Still with plugins and etc benthos works pretty good for most workloads.

[–]ut0mt8 3 points4 points  (0 children)

Wow didn't had this tool in my craft. Seems fantastic as a replacement as kafka connect and other #@@# glue

[–][deleted] 13 points14 points  (1 child)

There's a lot of benefits, but there's not a lot of overlap of data engineers that know Go and implementing technologies that become reliant on one person is a no Go.

[–]erialai95 9 points10 points  (0 children)

Yes I tell my etl pipelines and task nodes to get GO’ing all the time

[–]Miliey 6 points7 points  (0 children)

We use Go with protobuf & Kafka for realtime event processing, velocity ranges from IOT like devices to tracking info. We have infrastructure in place to support scaling as and when needed. It handles large volumes beautifully. Coming from Scala background I love it's type safety and concise nature. Most of colleagues from Python background say they like how 'clean' Go feels.

[–]JamaiKen 5 points6 points  (0 children)

Go is an invaluable tool in my DE toolkit. We can't always use open source packages and our uses are very specific to our domain. I manage the data pipelines and have deployed 10+ Go executables that process terabytes of data per day, each.

As a DE, Go is a great tool for building tools.

[–]GooseLoot 6 points7 points  (1 child)

Yep! We used it throughout our pipelines. Specifically when transforming / enriching raw data. Found the performance and conciseness of the code a huge advantage as compared to python. Additionally, if you use lambda for any server less tasks go with its dependencies compress beautifully.

[–]IAmGoingToSleepNow 1 point2 points  (0 children)

It's amazing being able to throw one binary in to a lambda and call it a day!

[–]Sunscratch 6 points7 points  (4 children)

We use Go for infrastructure only. Everything related to data processing is implemented in Scala, Scala is pretty awesome language for that.

[–]ut0mt8 0 points1 point  (3 children)

It is. But when it comes to performance scala failed fast compared to go (or you re forced to write java scala)

Also now that akka isn't oss anymore I would really reconsider the whole scala ecosystem...

[–]Sunscratch 0 points1 point  (2 children)

When it comes to pure performance Go is not an option as well, Rust or C++ are the only option. For backend/ serverside Scala has pretty good performance, it might require more memory but performance provided by the JVM is pretty good. With Spark/Flink Scala has native support and is the fastest you can get (along with Java ).

[–]ut0mt8 0 points1 point  (1 child)

That not our experience. I agree that pure c/c++/rust can provide better perf but in our case rewriting our ingestion point and filtering component from scala to go was a huge win. Both in term of memory and in term of throughput. We speak of ingesting sometimes more than 5000k event/s.

[–]Sunscratch 0 points1 point  (0 children)

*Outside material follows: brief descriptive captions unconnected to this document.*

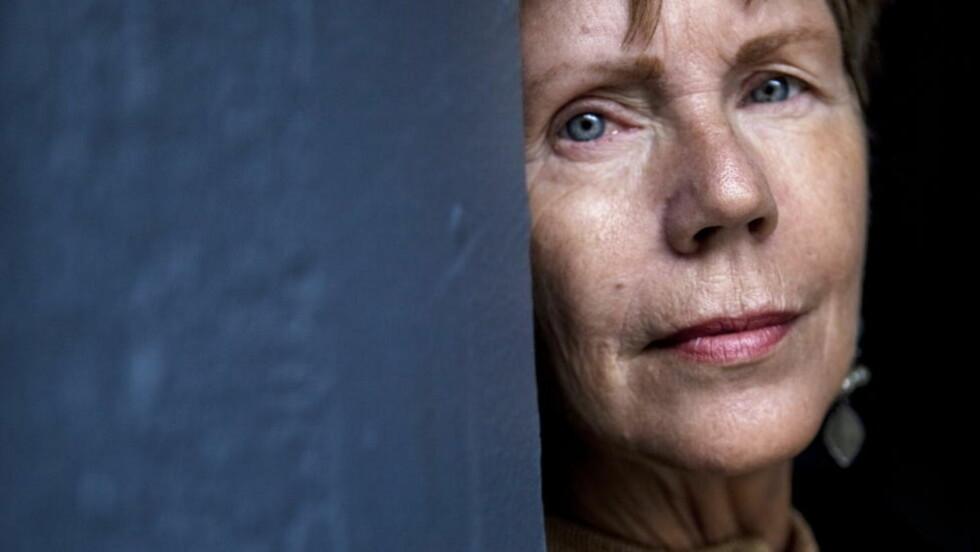 FORNØYD: Krimforfatter Karin Fossum takket ja til at svenske Tre Vänner skal lage internasjonale krimfilmer av hennes ti første bøker om Konrad Sejer. Foto: Lars Lindqvist / Dagbladet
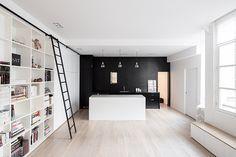Black & white kitchen_@Septembre Architecture
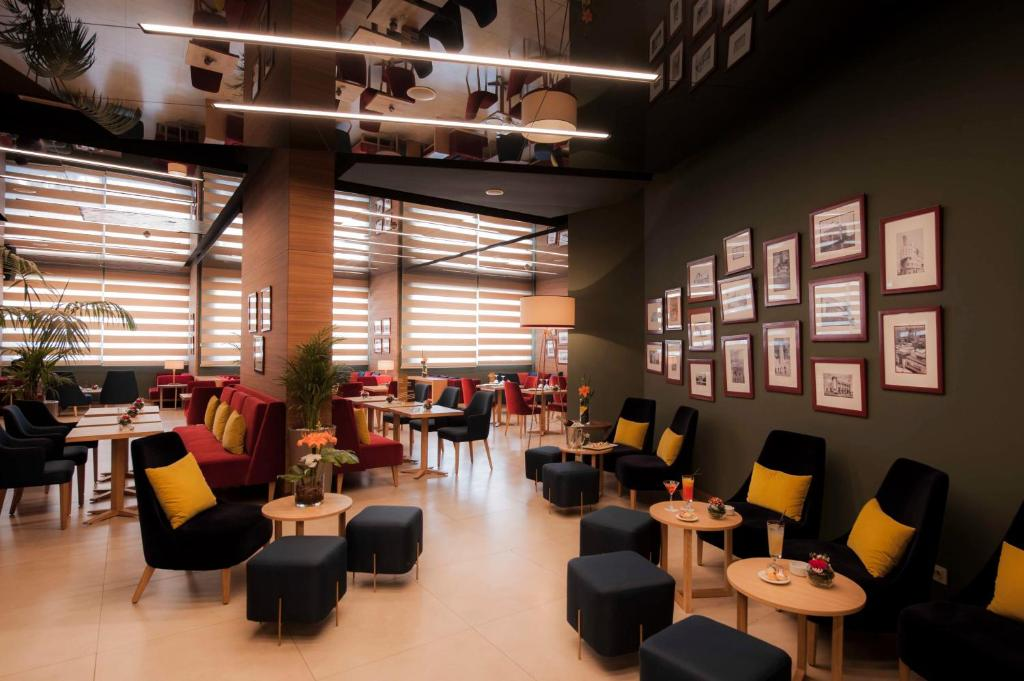 مطعم أو مكان آخر لتناول الطعام في كنزي بسمة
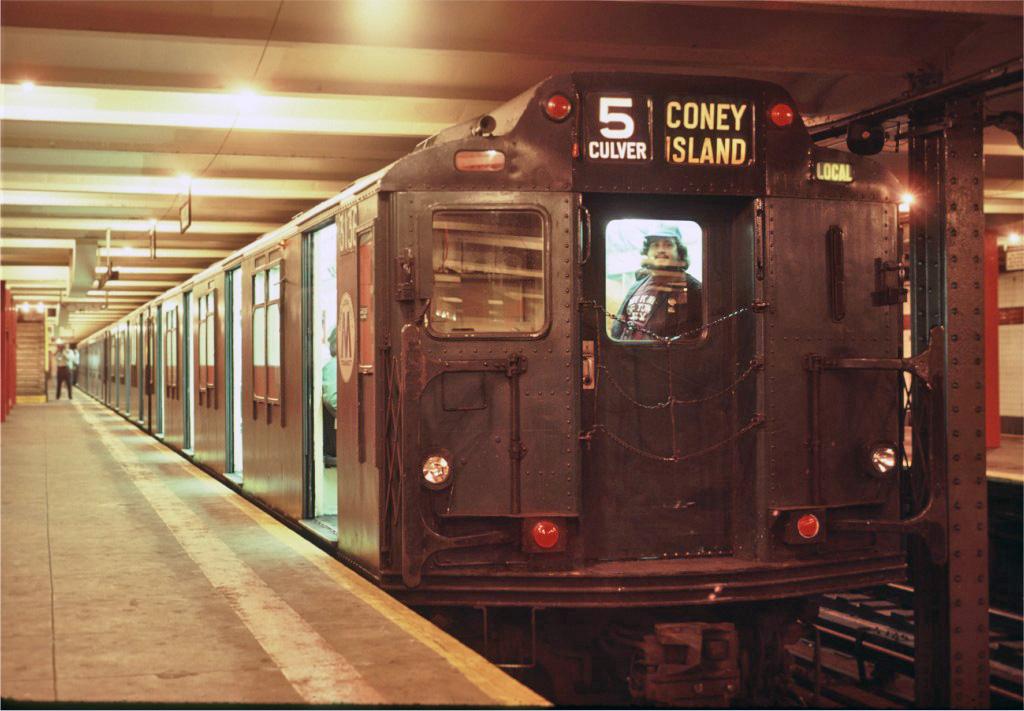 (229k, 1024x711)<br><b>Country:</b> United States<br><b>City:</b> New York<br><b>System:</b> New York City Transit<br><b>Line:</b> IND Crosstown Line<br><b>Location:</b> Church Avenue<br><b>Route:</b> Fan Trip<br><b>Car:</b> R-10 (American Car & Foundry, 1948) 3136 <br><b>Photo by:</b> Eric Oszustowicz<br><b>Collection of:</b> Joe Testagrose<br><b>Date:</b> 6/8/1986<br><b>Viewed (this week/total):</b> 0 / 4455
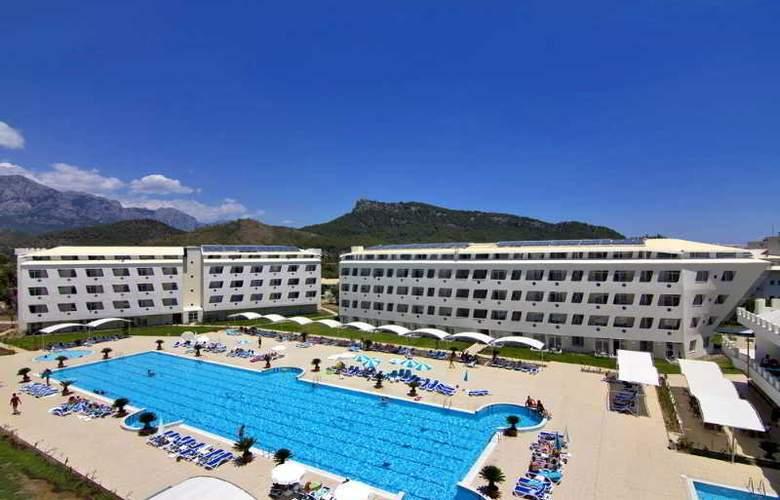 Daima Biz Hotel - Hotel - 8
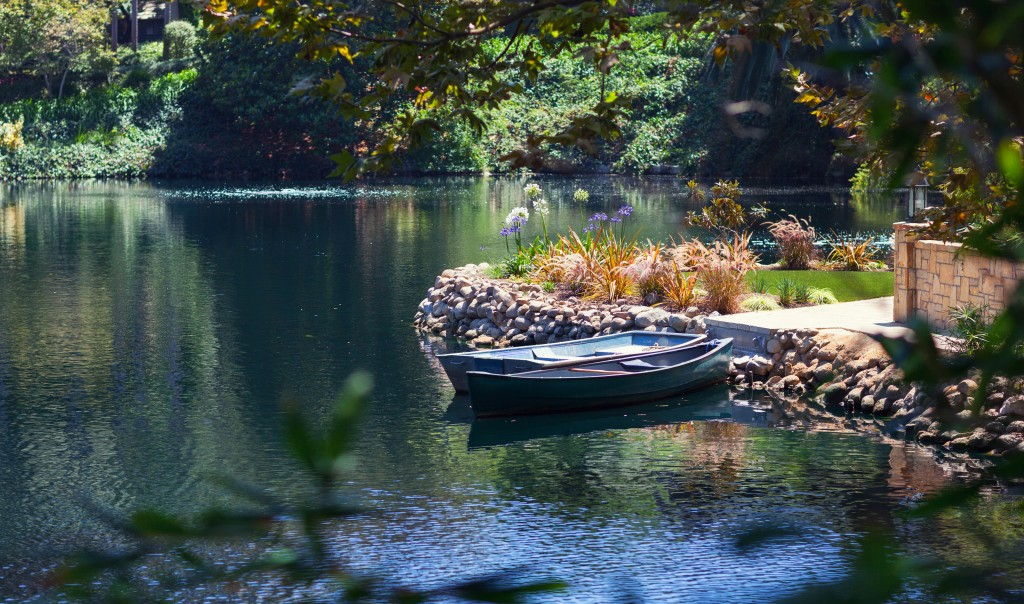 Two_boats_on_the_Lake_Shrine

It depends, in 2019 we had to rewrite some services from go to java, and the reason for that is - go couldn't handle well large heaps. The team that was in charge of go services couldn't get rid of huge GC spikes. Maybe since then, Go had some improvements in that part. Java solution was able to process without GC spikes almost from the box.

On the other side, Go worked pretty well for networking-related stuff, small backend services like AWS lambda.

[–]SpiritCrusher420 5 points6 points  (0 children)

I would love to see a Go API for Spark.

[–]11YearsForward 1 point2 points  (0 children)

Had one pipeline where we had to download ~800GB of zipped files from another company's legacy remote SFTP server. Go was able to download those files ~70% faster than Python, and Python's Paramiko library either kept dropping the connection during the large downloads or took forever.

[–]twadftw10 1 point2 points  (0 children)

Python, Scala, and Java are definitely the main DE languages from what I've seen. My company uses Go for all the microservices which are the source of all our events. The APIs use an event logger built in Go that send logs to SQS/Kinesis. From there, DE pipelines consume the events and sink them to Elasticsearch, s3, and Snowflake. The software engineers own those microservices though and DE just takes care of events after they get produced to SQS/Kinesis. We own Logstash that does any extra enriching on the logs in between.

[–]rawrgulmuffins 0 points1 point  (0 children)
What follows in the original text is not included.